Journalists Targeted in Cairo

Journalists Targeted in Cairo

Are America's top TV anchors being singled out for retribution in Egypt?

CNN's Anderson Cooper was forced to retreat to the safety of his darkened hotel room after he and his camera crew are attacked by an angry mob of pro-government forces, saying, "We've been advised to actually turn off our lights, get down on the floor, and try to barricade the area that we're in."

As Cooper struggles to escape, fists fly and he's followed through the streets, punched and kicked as he tried to get away.

"I've been hit now like ten times," said Cooper as he taped the chase on the streets.

Fortunately, Cooper made it to safety without serious injury.

But today he tweeted that he was attacked again, saying, "Situation on ground in Egypt very tense. Vehicle I was in attacked. My window smashed.

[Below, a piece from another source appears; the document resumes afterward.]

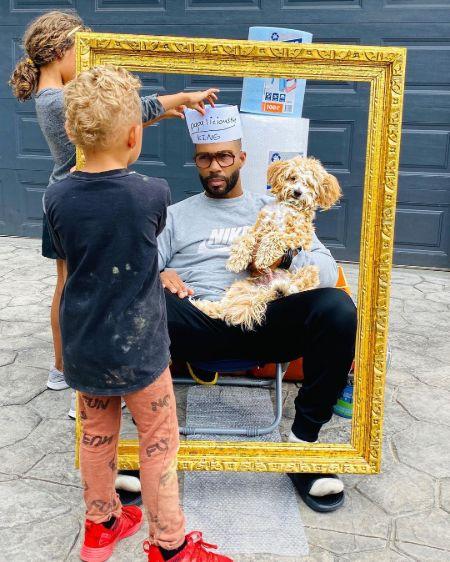 Omari Hardwick with his children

All ok."

CBS News's Lara Logan was marched back to her hotel at gunpoint today while she was filming the protests.

CBS Evening News anchor Katie Couric spoke about the dangerous situation on The Early Show after she was jostled, broadcasting from Liberation Square.

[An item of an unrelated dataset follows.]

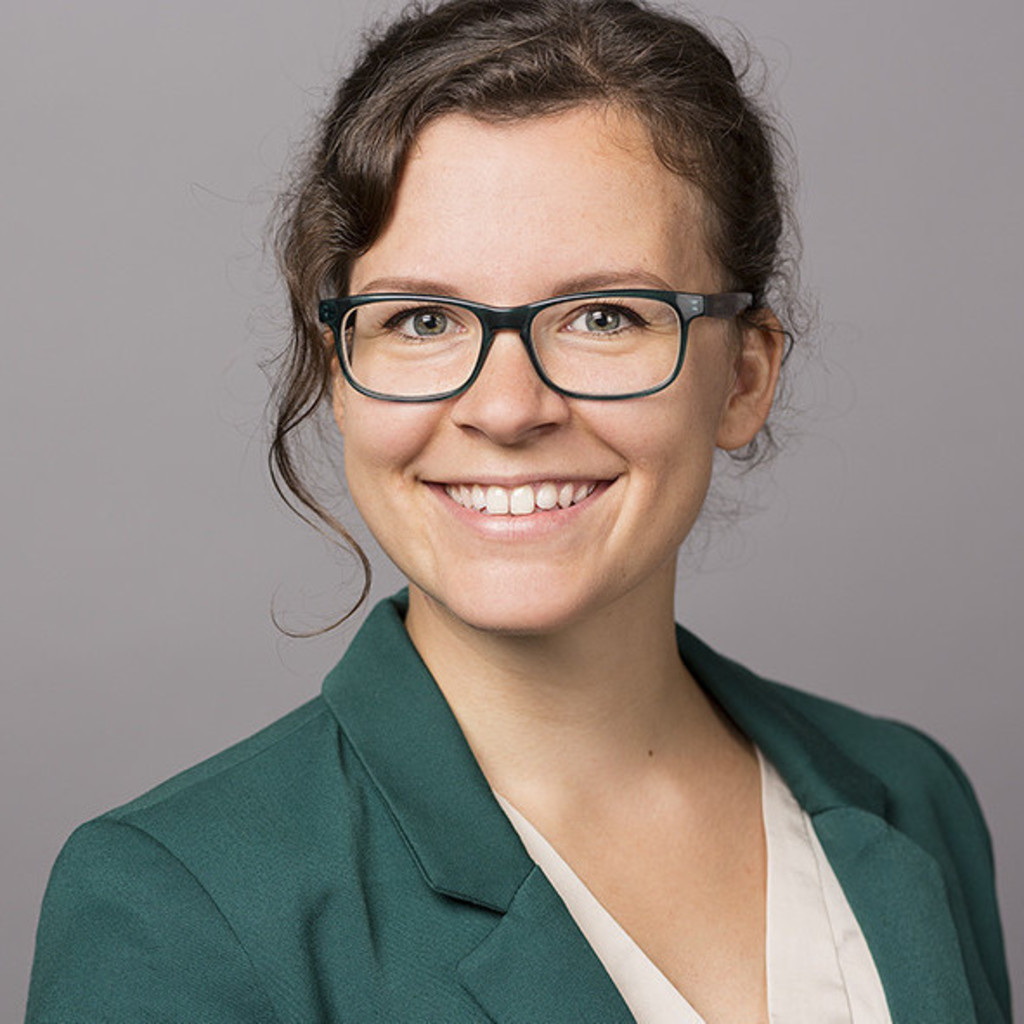 Dr. Julia Lüttig - Product Manager/ Product Development ...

Couric reported, "There was so much anger and rage, you could see it in the eyes of some of these protestors."

A rock was hurled at the windwhield of a car carrying ABC's Christiane Amanpour.

ABC's producer Brian Hartman today tweeted about a truly terrifying confrontation: "Just escaped after being carjacked at a checkpoint and driven to a compound where men surrounded the car and threatened to behead us."

Reporters for the nation's leading newspapers including the New York Times and the Washington Post tweeted that they were being rounded up by the Egyptian military, possibly for their own protection.

The state department has condemned what it calls a "concerted campaign to intimidate" foreign journalists in Egypt.